Salami is quite the versatile meat: it's delicious as part of an appetizer spread alongside bread and cheese, tossed in a chopped salad, layered atop pizza, or crisped up into salami chips. But with so many varieties, it's easy to get confused by the salami section in your market or the list of options at a restaurant. We've got you covered.
All salami is made from a combination of uncooked ground meat, spices, wine, and garlic, which is then dried and cured. It develops a fine, white mold on the outside during the curing process, much like the coating on brie cheese, which is usually edible. But beyond that, there is tons of variation in this tasty, salty delicacy. Here are some of the most common varieties, explained.
Different Types of Salami
- Genoa salami: Traditionally made with pork and veal and seasoned with garlic, red wine, and pepper.
- Soppressata: Usually made with pork, soppressata has a higher fat content and a more rustic appearance than most salami. Soppressata is typically pressed with a heavy weight while curing and cured until it loses 30 percent of its weight, intensifying its flavor.

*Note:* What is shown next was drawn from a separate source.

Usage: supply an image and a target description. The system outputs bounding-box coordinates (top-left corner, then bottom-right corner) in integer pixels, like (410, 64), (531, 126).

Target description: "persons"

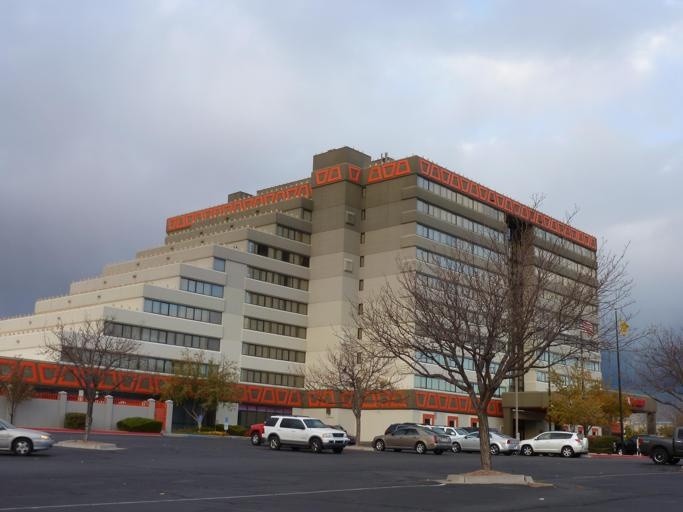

- Pepperoni: Not a traditional Italian salami, pepperoni is an Italian-American invention. It's finely ground, lightly smoked, and spicy.
- Herbed or peppered salami: Traditional salami that has — surprise! — been rolled in cracked peppercorns or dried herbs.
- Nduja: A deliciously spreadable salami made of pork meat, pork fat, and spicy red peppers.
- Cotto salami: Salami that has been partially cooked or smoked before or after curing.